**Exercise**
Print the whole listing again exactly as it stands, leaving out any images.

**Task material**
--*--

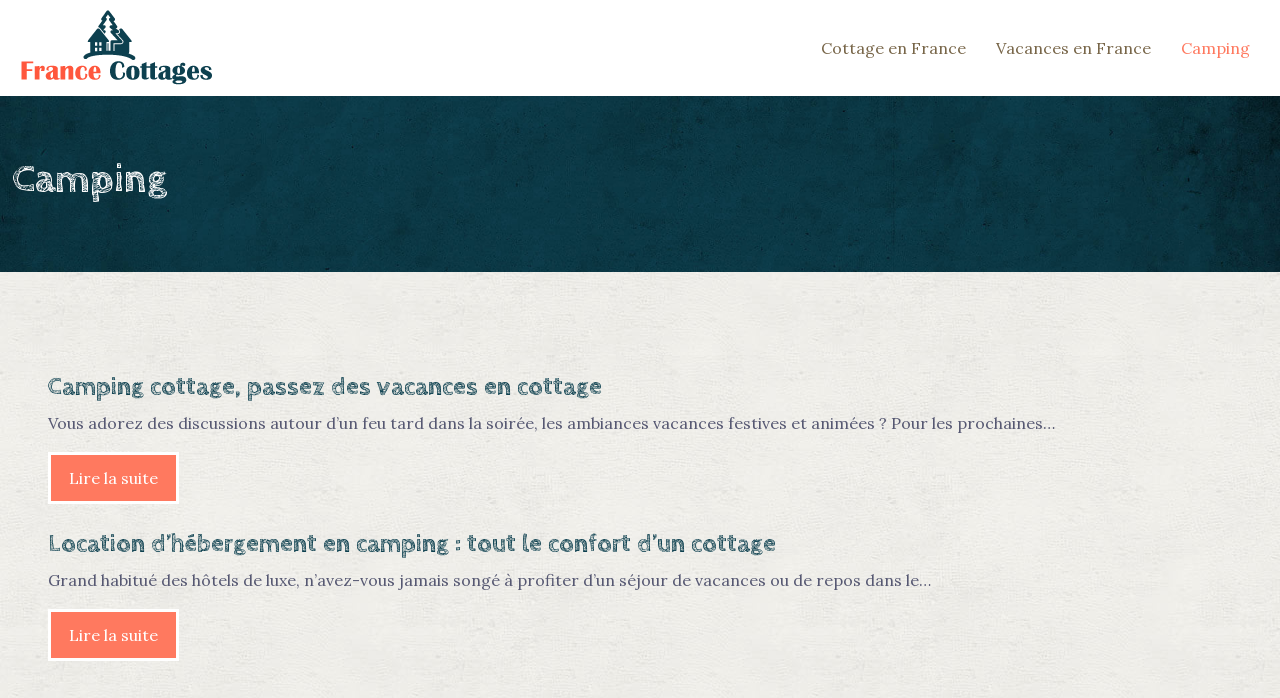

--- FILE ---
content_type: text/plain
request_url: https://www.google-analytics.com/j/collect?v=1&_v=j102&a=70382956&t=pageview&_s=1&dl=https%3A%2F%2Fwww.france-cottages.com%2Fcamping%2F&ul=en-us%40posix&dt=Tout%20savoir%20sur%20le%20camping%20%3A%20vacances%20en%20cottage...&sr=1280x720&vp=1280x720&_u=IEBAAEABAAAAACAAI~&jid=451428729&gjid=595343483&cid=278291878.1768822789&tid=UA-77333980-12&_gid=579639514.1768822789&_r=1&_slc=1&z=1307425123
body_size: -453
content:
2,cG-5WEJWMV4H2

--*--

**Answer for this exercise**
--- FILE ---
content_type: text/plain
request_url: https://www.google-analytics.com/j/collect?v=1&_v=j102&a=70382956&t=pageview&_s=1&dl=https%3A%2F%2Fwww.france-cottages.com%2Fcamping%2F&ul=en-us%40posix&dt=Tout%20savoir%20sur%20le%20camping%20%3A%20vacances%20en%20cottage...&sr=1280x720&vp=1280x720&_u=IEBAAEABAAAAACAAI~&jid=451428729&gjid=595343483&cid=278291878.1768822789&tid=UA-77333980-12&_gid=579639514.1768822789&_r=1&_slc=1&z=1307425123
body_size: -453
content:
2,cG-5WEJWMV4H2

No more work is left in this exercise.